RVQ Autoencoder¶
The Residual Vector Quantization (RVQ) Autoencoder is the primary compression method in compressionKIT. It combines a convolutional encoder/decoder with a multi-level discrete bottleneck to achieve high compression ratios while maintaining signal fidelity.
Architecture¶
Encoder¶
The encoder uses a series of stride-2 stages to downsample the input temporally:
- First 2 stages: Standard
Conv2Dblocks (kernel 7, stride 2) - Remaining stages: Depthwise-separable
Conv2Dblocks (more efficient) - Head projection: 1×1 convolution to
embedding_dimchannels
Each block includes configurable normalization (batch, layer, or none) and ReLU activation.
The total downsampling factor is \(2^{\text{num\_stages}}\).
RVQ Bottleneck¶
The Residual Vector Quantizer from heliaEDGE discretizes the continuous latent representation:
- Find nearest codebook entry for each latent position
- Compute residual (what the first codebook missed)

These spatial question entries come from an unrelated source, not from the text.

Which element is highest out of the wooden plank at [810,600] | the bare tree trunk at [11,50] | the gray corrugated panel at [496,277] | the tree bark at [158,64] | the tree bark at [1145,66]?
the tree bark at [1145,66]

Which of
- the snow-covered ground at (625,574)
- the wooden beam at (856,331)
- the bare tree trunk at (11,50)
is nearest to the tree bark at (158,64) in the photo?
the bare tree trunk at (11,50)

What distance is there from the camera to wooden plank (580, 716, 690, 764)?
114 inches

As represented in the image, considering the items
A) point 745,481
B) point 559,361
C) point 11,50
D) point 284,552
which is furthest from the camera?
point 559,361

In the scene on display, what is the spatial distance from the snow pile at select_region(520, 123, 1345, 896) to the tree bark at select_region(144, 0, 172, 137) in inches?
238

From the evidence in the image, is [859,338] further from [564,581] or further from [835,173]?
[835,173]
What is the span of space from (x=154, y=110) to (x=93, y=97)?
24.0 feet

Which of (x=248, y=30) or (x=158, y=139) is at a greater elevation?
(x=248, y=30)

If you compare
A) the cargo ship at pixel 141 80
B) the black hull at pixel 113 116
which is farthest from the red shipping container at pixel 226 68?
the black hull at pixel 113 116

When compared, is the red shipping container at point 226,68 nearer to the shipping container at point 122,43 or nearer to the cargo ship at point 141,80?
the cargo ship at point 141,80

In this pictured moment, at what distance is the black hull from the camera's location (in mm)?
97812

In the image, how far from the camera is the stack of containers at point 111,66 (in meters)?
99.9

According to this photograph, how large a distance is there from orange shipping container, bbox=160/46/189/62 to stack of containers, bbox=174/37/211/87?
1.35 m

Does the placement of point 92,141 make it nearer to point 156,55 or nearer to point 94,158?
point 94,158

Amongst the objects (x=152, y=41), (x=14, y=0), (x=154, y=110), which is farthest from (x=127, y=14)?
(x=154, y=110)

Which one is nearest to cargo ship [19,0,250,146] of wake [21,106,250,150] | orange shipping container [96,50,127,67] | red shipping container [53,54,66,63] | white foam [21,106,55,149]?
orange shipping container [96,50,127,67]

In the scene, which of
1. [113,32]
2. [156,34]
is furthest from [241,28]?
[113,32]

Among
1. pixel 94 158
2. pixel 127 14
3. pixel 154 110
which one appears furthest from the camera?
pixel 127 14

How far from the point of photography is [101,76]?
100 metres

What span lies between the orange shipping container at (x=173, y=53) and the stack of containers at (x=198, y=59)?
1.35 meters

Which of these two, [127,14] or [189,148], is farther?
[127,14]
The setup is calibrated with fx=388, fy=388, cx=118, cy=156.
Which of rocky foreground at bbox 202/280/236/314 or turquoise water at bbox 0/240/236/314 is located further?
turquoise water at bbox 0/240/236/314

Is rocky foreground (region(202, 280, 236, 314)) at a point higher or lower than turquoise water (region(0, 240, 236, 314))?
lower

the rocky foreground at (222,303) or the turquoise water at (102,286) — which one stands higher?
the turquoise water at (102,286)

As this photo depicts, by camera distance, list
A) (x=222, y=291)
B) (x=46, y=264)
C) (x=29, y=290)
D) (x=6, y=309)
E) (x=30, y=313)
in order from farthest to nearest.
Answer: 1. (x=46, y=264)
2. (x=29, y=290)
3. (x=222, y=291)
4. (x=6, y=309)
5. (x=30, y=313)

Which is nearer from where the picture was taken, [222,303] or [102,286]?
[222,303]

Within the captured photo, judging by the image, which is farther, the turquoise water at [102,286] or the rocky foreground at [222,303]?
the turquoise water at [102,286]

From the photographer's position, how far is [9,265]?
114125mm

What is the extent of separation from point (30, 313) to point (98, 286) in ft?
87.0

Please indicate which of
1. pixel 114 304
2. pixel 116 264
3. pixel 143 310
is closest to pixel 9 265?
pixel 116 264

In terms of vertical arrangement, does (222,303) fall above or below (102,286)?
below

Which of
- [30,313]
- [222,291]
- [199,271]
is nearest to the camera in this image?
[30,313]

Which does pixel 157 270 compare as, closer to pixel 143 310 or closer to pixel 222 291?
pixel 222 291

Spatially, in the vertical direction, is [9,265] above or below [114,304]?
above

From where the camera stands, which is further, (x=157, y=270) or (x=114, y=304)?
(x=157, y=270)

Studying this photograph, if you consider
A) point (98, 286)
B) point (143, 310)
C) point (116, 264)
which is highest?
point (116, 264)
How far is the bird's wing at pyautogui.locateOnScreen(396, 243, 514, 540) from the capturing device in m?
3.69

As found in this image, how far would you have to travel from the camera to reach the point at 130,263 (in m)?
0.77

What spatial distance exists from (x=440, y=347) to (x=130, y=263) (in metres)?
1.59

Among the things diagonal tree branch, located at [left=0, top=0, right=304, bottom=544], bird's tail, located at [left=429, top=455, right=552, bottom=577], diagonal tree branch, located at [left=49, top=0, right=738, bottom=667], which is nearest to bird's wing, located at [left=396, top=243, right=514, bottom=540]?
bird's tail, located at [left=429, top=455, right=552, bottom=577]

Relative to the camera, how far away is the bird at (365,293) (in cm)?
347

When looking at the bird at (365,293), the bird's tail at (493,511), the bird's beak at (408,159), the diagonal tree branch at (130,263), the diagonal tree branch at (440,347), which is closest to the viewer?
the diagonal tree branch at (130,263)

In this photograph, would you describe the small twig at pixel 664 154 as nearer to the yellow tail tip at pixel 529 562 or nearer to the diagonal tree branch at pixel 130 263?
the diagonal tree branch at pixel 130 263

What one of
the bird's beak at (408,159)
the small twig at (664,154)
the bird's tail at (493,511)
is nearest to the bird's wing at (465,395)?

- Quantize the residual with the next codebook
- Repeat for \(M\) levels
Each level uses a codebook of size \(K\) (the latent_width parameter). Training uses the straight-through estimator for gradient flow, with commitment and codebook losses.
Decoder¶
The decoder mirrors the encoder with upsampling stages:
UpSampling2D(2×) →Conv2D→SeparableConv2D(anti-aliasing)- Optional normalization per block
- Final 1×1 convolution to output channels
Configuration¶
model:
embedding_dim: 16 # Latent channel dimension
latent_width: 256 # Codebook size K
num_levels: 2 # RVQ levels M
num_stages: 3 # Encoder stages (2^3 = 8× downsample)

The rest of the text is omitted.